The News
Sunday 22 of December 2024

After 170 years, Remains of US Troops Return From Mexico


Members of the Army
Members of the Army "Old Guard" unit escort remains thought to be those of U.S. troops who died in the Mexican-American War as they arrived at Dover Air Force Base in Dover, Delaware, Wednesday, Sept. 28, 2016. The remains thought to be those of U.S. troops who died in the Mexican-American War have been flown to a military mortuary in Delaware in an effort to determine whether they belonged to militia members of a Tennessee regiment known as "The Bloody First,photo: The Wilmington News-Journal via AP/Gary Emeigh
The remains are believed to be those of U.S. soldiers who fought in the Battle of Monterey during the 1846-1848 war with Mexico

DOVER, Delaware — Remains thought to be those of U.S. troops who died in the Mexican-American War have been flown to a military mortuary in Delaware in an effort to determine whether they belonged to militia members of a Tennessee regiment known as “The Bloody First.”

An Army twin-engine turbotrop bearing two aluminum cases topped by American flags arrived Wednesday afternoon at Dover Air Force Base, home to the nation’s largest military mortuary. White-gloved members of the 3rd Infantry “Old Guard” unit, which stands vigil at the Tomb of the Unknowns in Arlington National Cemetery near the nation’s capital, solemnly transferred the cases to a vehicle bound for the mortuary.

The Armed Forces Medical Examiner System will work with a team of scientists to analyze the remains, discovered in 2011, in the hopes of gleaning more information. The scientists will use DNA testing, elemental analysis, forensic dentistry and other methods in examining the commingled bones, which officials say appear to be those of at least 11, and possibly 13, individuals.

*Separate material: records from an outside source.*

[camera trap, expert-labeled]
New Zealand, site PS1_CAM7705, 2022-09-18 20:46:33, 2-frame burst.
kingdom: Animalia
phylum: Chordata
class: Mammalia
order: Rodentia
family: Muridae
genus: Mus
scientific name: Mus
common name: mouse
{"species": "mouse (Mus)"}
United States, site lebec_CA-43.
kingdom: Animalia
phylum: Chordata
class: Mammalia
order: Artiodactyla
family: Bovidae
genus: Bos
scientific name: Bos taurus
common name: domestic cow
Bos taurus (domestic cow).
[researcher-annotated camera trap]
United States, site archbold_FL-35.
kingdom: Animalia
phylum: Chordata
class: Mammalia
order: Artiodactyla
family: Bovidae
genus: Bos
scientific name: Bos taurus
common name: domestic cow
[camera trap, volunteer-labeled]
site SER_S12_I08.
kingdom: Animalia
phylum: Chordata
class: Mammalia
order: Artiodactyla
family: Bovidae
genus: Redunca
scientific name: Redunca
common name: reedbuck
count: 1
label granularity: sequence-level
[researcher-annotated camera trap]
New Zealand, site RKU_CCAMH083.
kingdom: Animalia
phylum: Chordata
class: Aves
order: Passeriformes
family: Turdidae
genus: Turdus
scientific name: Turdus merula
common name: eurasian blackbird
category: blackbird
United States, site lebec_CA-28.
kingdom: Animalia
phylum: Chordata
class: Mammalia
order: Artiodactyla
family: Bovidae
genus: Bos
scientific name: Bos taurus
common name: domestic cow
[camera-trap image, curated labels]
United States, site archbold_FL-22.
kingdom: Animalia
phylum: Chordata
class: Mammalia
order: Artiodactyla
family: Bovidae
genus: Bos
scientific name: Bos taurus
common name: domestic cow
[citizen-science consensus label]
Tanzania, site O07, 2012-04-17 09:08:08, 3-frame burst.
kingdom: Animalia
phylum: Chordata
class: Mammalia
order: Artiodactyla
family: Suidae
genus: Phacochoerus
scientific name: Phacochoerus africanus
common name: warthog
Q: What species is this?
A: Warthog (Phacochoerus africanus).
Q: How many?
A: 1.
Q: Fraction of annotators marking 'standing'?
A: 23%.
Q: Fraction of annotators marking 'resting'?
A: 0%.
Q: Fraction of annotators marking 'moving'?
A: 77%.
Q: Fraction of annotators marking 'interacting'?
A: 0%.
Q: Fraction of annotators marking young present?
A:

“We don’t know how much we can get, but we have a number of experts who can try a number of different things,” said Hugh Berryman, a forensic anthropologist and director of the Forensic Institute for Research and Education at Middle Tennessee State University.

Berryman, who is leading a team of more than 20 scientists and historians that will work with the Army, acknowledged that the odds of actually identifying the remains are “very remote.”

“But if it can be done, it’s spectacular, and we’re going to see if we can do that,” he said.

Troops from several states, including Mississippi, Ohio, Tennessee and Texas, fought in the Battle of Monterrey in 1846. Berryman said the skeletal remains were found in an area of the Mexican battlefield where a large number of Tennesseans had died.

“We’re hopeful that they’re going to be found to be Tennessee men, and then we’re going to bring them home to Tennessee as Volunteers,” said U.S. Rep. Diane Black, part a Tennessee contingent that traveled to Dover to witness the repatriation of the remains.

The Battle of Monterrey, a U.S. victory in which more than 160 Americans were killed or reported missing, was part of a larger conflict waged from 1846 to 1848 that marked America’s first extended conflict in another country. The war significantly altered geographical boundaries, with the U.S. adding about 1 million square miles of territory that today include the states of Arizona, California, New Mexico and Texas. The conflict also proved to be a training ground for a host of West Point graduates who later fought on both sides during the Civil War.

Berryman suggested that skeletal analysis could help scientists determine what was in the water the men drank as they grew up, which could help narrow the possible locales where they had lived.

Army Col. Louis Finelli, chief medical examiner and director of the Armed Forces Medical Examiner System, said analyzing the remains will take at least a couple of months. He expects that the effort will be able to determine the number of individual remains but said it’s difficult to say whether it will result in identifying particular individuals.

“We can do everything in our power to generate unique sequences for DNA, but without references and accurate family genealogies, we may not be able to put a name to it,” he said. “Like fingerprints, like dental exams, we have to have a reference to compare, otherwise we just have sequences and numbers.”